» Reading text
Teensy Audio: MCLK is not stable

Status
Not open for further replies.

caleb

Active member
Hello,
I love the Teensy audio board (just got it yesterday). However, the audio clock MCLK is not stable, which is the cause of some icky distortion.

mclk.png

In the attached image, you can see the MCLK signal (pin 11), and clearly it has bi-modal duration with periods of about 90 ns and 82ns.

This definitely will not produce good sounding audio on record and playback.

Is there any way to make that clock stable? I have not looked into the hardware and software yet to see how MCLK is generated.


[edit:

I found that the clock is stable with clock speeds of 96MHz, 48MHz, and 24MHz.

And I also found that somehow noise was injecting into my system previously. The IMD results for 96MHz and for 72 MHz are very similar, so audio performance doesn't seem to suffer too much with the weird MCLK.
]
 

Attachments

  • intermodulation.png
    intermodulation.png
    27.8 KB · Views: 221
Last edited:
In the attached image, you can see the MCLK signal (pin 11), and clearly it has bi-modal duration with periods of about 90 ns and 82ns.

This definitely will not produce good sounding audio on record and playback.

Why do you say so?
BTW the code is in "Audio\output_i2s.cpp" lines 254 ff
 
Why do you say so?
BTW the code is in "Audio\output_i2s.cpp" lines 254 ff

Well, just look at the trace I posted. Count the first rising edge in the center of the screen. The next rising edge is at one of 2 locations, either 90ns or 82ns later.

https://forum.pjrc.com/attachment.php?attachmentid=7242&d=1464279513

Edit: I just understood that your question is not about the bimodal MCLK, but rather why it won't produce good sound quality :) Sorry about that. You can just do a search for 'audio clock jitter' on google to see the issues. The MCLK should be very stable because it's what drives the entire audio conversion process. If it's not stable you'll get sidelobes in the converted data. BCLK can do whatever -- it doesn't matter

-Caleb
.
 
Last edited:
Trigger your scope on LRCLK (synchronous to the actual sample rate), for a better view of what the codec really sees.

Indeed the clock has different length cycles at 72 MHz, since there isn't a perfect divider to create it.

» Material shown
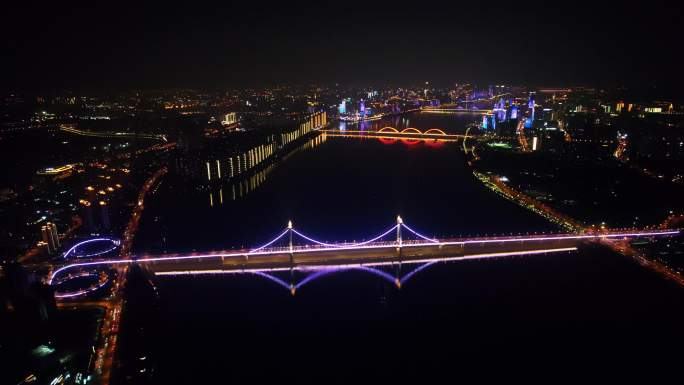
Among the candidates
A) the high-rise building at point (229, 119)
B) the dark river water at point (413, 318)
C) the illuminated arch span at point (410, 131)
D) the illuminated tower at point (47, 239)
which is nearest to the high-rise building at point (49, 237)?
the illuminated tower at point (47, 239)

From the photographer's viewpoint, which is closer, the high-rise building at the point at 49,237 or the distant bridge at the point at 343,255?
the distant bridge at the point at 343,255

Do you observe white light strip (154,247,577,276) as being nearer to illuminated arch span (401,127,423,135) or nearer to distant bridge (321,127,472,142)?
distant bridge (321,127,472,142)

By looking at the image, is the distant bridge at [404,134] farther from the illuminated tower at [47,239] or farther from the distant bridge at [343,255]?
the illuminated tower at [47,239]

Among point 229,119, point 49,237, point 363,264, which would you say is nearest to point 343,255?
point 363,264

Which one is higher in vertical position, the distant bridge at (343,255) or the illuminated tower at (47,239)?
the illuminated tower at (47,239)

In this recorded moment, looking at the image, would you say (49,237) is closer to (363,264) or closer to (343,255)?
(343,255)

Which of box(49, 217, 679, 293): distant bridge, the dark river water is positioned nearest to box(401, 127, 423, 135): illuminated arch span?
the dark river water

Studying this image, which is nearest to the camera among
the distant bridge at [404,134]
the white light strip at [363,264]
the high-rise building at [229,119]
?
the white light strip at [363,264]
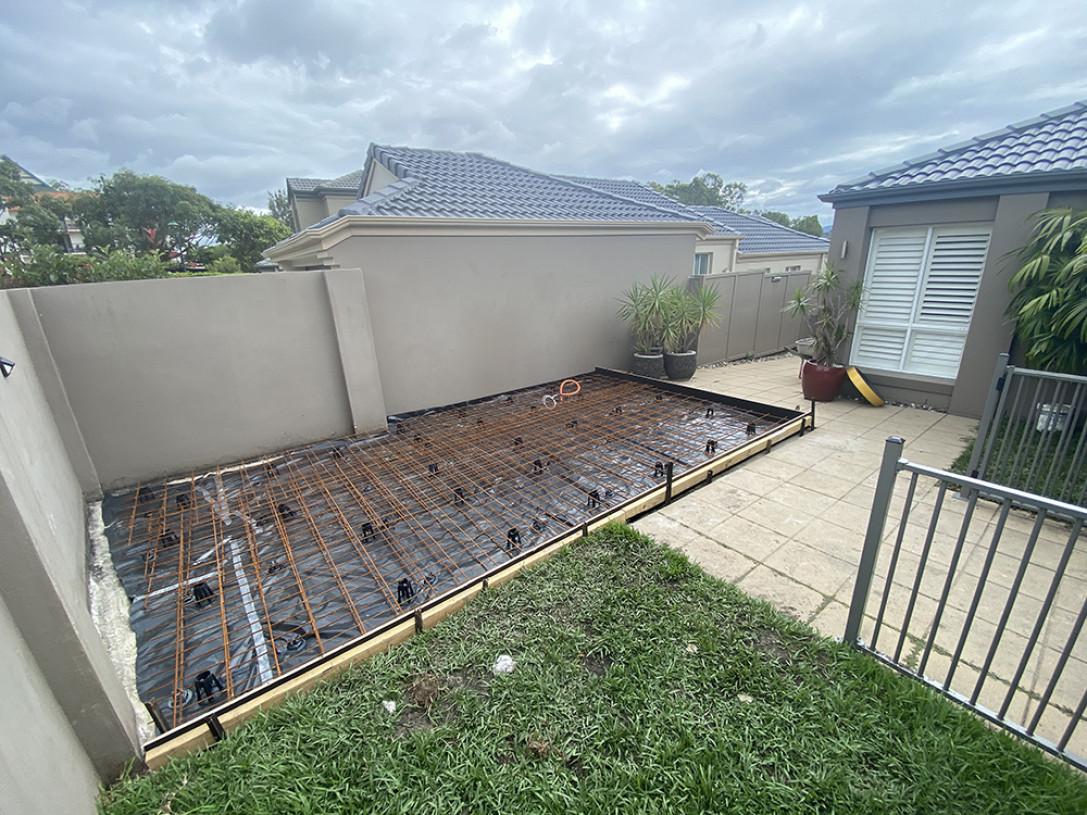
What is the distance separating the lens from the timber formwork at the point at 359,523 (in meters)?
2.36

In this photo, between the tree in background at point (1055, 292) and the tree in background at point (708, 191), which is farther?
the tree in background at point (708, 191)

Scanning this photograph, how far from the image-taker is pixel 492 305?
6.38m

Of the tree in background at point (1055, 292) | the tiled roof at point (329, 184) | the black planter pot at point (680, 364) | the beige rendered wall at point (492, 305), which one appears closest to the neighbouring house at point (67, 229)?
the tiled roof at point (329, 184)

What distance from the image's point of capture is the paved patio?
6.63ft

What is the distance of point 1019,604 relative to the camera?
2.33 metres

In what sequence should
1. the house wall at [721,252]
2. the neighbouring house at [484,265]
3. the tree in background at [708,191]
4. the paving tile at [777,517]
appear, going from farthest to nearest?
the tree in background at [708,191] → the house wall at [721,252] → the neighbouring house at [484,265] → the paving tile at [777,517]

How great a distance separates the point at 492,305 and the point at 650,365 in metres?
2.91

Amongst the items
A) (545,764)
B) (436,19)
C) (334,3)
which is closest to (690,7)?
(436,19)

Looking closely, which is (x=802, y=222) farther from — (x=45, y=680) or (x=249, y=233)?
(x=45, y=680)

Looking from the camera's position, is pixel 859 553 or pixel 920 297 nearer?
pixel 859 553

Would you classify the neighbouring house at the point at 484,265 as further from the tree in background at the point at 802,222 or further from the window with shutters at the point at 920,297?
the tree in background at the point at 802,222

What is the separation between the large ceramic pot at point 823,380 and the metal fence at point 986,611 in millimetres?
3083

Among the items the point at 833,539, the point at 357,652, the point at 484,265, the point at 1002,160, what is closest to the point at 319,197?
the point at 484,265

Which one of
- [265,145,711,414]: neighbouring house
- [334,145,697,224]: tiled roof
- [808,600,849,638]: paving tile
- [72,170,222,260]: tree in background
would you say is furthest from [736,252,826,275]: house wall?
[72,170,222,260]: tree in background
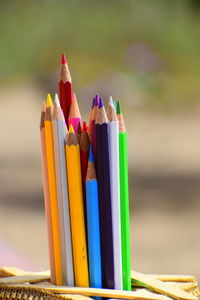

» Exercise instructions
(1) Please rewrite the entries from the line with "What distance from" to the line with "the tree in background at [708,191] →" as a Markdown table with the columns Row and Line, numbering each line and leaving out blank ones.
(2) Extend the forum thread about the unstable Teensy audio clock from its last post.

» Outputs for the tasks
(1)
| Row | Line |
|---|---|
| 1 | What distance from the image's point of capture is the paved patio? |
| 2 | 6.63ft |
| 3 | What is the distance of point 1019,604 relative to the camera? |
| 4 | 2.33 metres |
| 5 | In what sequence should |
| 6 | 1. the house wall at [721,252] |
| 7 | 2. the neighbouring house at [484,265] |
| 8 | 3. the tree in background at [708,191] |
| 9 | 4. the paving tile at [777,517] |
| 10 | appear, going from farthest to nearest? |
| 11 | the tree in background at [708,191] → the house wall at [721,252] → the neighbouring house at [484,265] → the paving tile at [777,517] |

(2)
You can just do a search for 'audio clock jitter' on google to see the issues. The MCLK should be very stable because it's what drives the entire audio conversion process. If it's not stable you'll get sidelobes in the converted data.

Does the sampling not also depend on the way the ADC chip uses the MCLK? say, you have a stable dutycycle, say 66 to 33 %, and the ADC first divides by two before feeding the clock into conversion process, then the dutycyle is removed. I asked because I assumed you have insight into the functionality of the SGTL5000 an was simply curious.
 
Trigger your scope on LRCLK (synchronous to the actual sample rate), for a better view of what the codec really sees.

No, really, the codec sees MCLK independently of LRCLK. It's MCLK that drives the delta sigma converters, utterly independently of LRCLK. It's MCLK alone that matters here. LRCLK and BCLK can jitter wildly all over the place, but MCLK should be stable. LRCLK and BCLK must only be correct on average, whereas MCLK needs to be precise all the time. It's actually MCLK alone that drives the conversion rate, not LRCLK nor BCLK, which are there merely to extract the data from the codec, not to drive the conversion.

Perhaps a better method (though perhaps a bit more complex in software) to drive the clocking would be to drive the MCLK from a perfect divisor (just about any perfect divisor!) of F_CPU. Then use the PLL in the SGTL5000 to generate the rest of the clocking. Put the SGTL5000 into master mode, and the micro into slave mode. This will give a much more stable MCLK.


-Caleb
 
Does the sampling not also depend on the way the ADC chip uses the MCLK? say, you have a stable dutycycle, say 66 to 33 %, and the ADC first divides by two before feeding the clock into conversion process, then the dutycyle is removed. I asked because I assumed you have insight into the functionality of the SGTL5000 an was simply curious.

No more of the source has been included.